First, note that the rotation from $A$ to $B$ is just a 2D rotation on a plane with the normal $A \times B$. A 2D rotation by an angle $\theta$ is given by the following augmented matrix: $G=\begin{pmatrix} \cos\theta & -\sin\theta & 0 \\ \sin\theta & \cos\theta & 0 \\ 0 & 0 & 1 \end{pmatrix}.$
Of course we don't want to actually compute any trig functions. Given our unit vectors, we note that $\cos\theta=A\cdot B$, and $\sin\theta=||A\times B||$. Thus $G=\begin{pmatrix} A\cdot B & -\|A\times B\| & 0 \\ \|A\times B\| & A\cdot B & 0 \\ 0 & 0 & 1\end{pmatrix}.$
This matrix represents the rotation from $A$ to $B$ in the base consisting of the following column vectors:
normalized vector projection of $B$ onto $A$: $u={(A\cdot B)A \over \|(A\cdot B)A\|}=A$
normalized vector rejection of $B$ onto $A$: $v={B-(A\cdot B)A \over \|B- (A\cdot B)A\|}$
the cross product of $B$ and $A$: $w=B \times A$
Those vectors are all orthogonal, and form an orthogonal basis. This is the detail that Kjetil had missed in his answer. You could also normalize $w$ and get an orthonormal basis, if you needed one, but it doesn't seem necessary.
The basis change matrix for this basis is: $F=\begin{pmatrix}u & v & w \end{pmatrix}^{-1}=\begin{pmatrix} A & {B-(A\cdot B)A \over \|B- (A\cdot B)A\|} & B \times A\end{pmatrix}^{-1}$
Thus, in the original base, the rotation from $A$ to $B$ can be expressed as right-multiplication of a vector by the following matrix: $U=F^{-1}G F.$
One can easily show that $U A = B$, and that $\|U\|_2=1$. Also, $U$ is the same as the $R$ matrix from Rik's answer.
2D Case
For the 2D case, given $A=\left(x_1,y_1,0\right)$ and $B=\left(x_2,y_2,0\right)$, the matrix $G$ is the forward transformation matrix itself, and we can simplify it further.
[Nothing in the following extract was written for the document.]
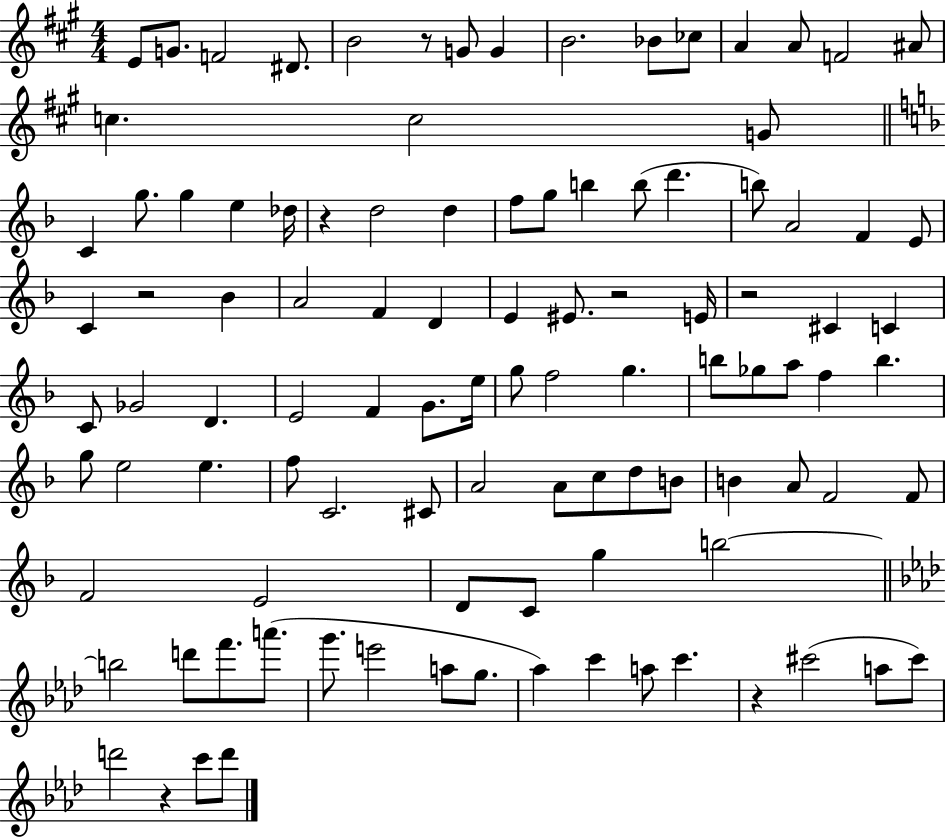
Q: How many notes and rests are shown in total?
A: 104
We note $\begin{aligned} \cos\theta &= A\cdot B = x_1x_2+y_1y_2 \\ \sin\theta &= \| A\times B\| = x_1y_2-x_2y_1 \end{aligned}$
Finally, $U\equiv G=\begin{pmatrix} x_1x_2+y_1y_2 & -(x_1y_2-x_2y_1) \\ x_1y_2-x_2y_1 & x_1x_2+y_1y_2 \end{pmatrix}$ and $U^{-1}\equiv G^{-1}=\begin{pmatrix} x_1x_2+y_1y_2 & x_1y_2-x_2y_1 \\ -(x_1y_2-x_2y_1) & x_1x_2+y_1y_2 \end{pmatrix}$
Octave/Matlab Implementation
The basic implementation is very simple. You could improve it by factoring out the common expressions of dot(A,B)
and cross(B,A)
. Also note that $||A\times B||=||B\times A||$.
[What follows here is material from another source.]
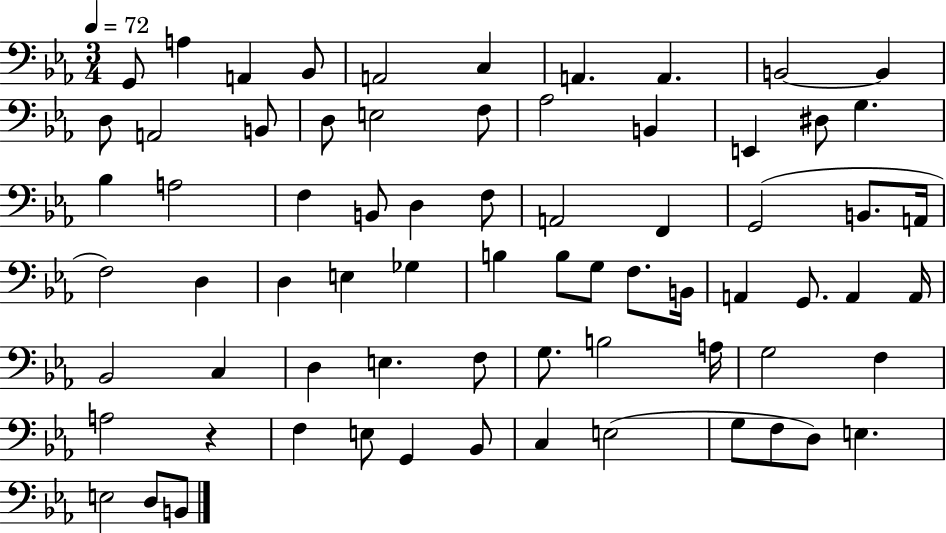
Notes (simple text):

G2/e A3/q A2/q Bb2/e A2/h C3/q A2/q. A2/q. B2/h B2/q D3/e A2/h B2/e D3/e E3/h F3/e Ab3/h B2/q E2/q D#3/e G3/q. Bb3/q A3/h F3/q B2/e D3/q F3/e A2/h F2/q G2/h B2/e. A2/s F3/h D3/q D3/q E3/q Gb3/q B3/q B3/e G3/e F3/e. B2/s A2/q G2/e. A2/q A2/s Bb2/h C3/q D3/q E3/q. F3/e G3/e. B3/h A3/s G3/h F3/q A3/h R/q F3/q E3/e G2/q Bb2/e C3/q E3/h G3/e F3/e D3/e E3/q. E3/h D3/e B2/e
GG = @(A,B) [ dot(A,B) -norm(cross(A,B)) 0;\ norm(cross(A,B)) dot(A,B) 0;\ 0 0 1]; FFi = @(A,B) [ A (B-dot(A,B)*A)/norm(B-dot(A,B)*A) cross(B,A) ]; UU = @(Fi,G) Fi*G*inv(Fi);
Testing:
> a=[1 0 0]'; b=[0 1 0]'; > U = UU(FFi(a,b), GG(a,b)); > norm(U) % is it length-preserving? ans = 1 > norm(b-U*a) % does it rotate a onto b? ans = 0 > U U = 0 -1 0 1 0 0 0 0 1
Now with random vectors:
> vu = @(v) v/norm(v); > ru = @() vu(rand(3,1)); > a = ru() a = 0.043477 0.036412 0.998391 > b = ru() b = 0.60958 0.73540 0.29597 > U = UU(FFi(a,b), GG(a,b)); > norm(U) ans = 1 > norm(b-U*a) ans = 2.2888e-16 > U U = 0.73680 -0.32931 0.59049 -0.30976 0.61190 0.72776 -0.60098 -0.71912 0.34884
Implementation of Rik's Answer
It is computationally a bit more efficient to use Rik's answer. This is also an Octave/MatLab implementation.
ssc = @(v) [0 -v(3) v(2); v(3) 0 -v(1); -v(2) v(1) 0] RU = @(A,B) eye(3) + ssc(cross(A,B)) + \ ssc(cross(A,B))^2*(1-dot(A,B))/(norm(cross(A,B))^2)
The results produced are same as above, with slightly smaller numerical errors since there are less operations being done.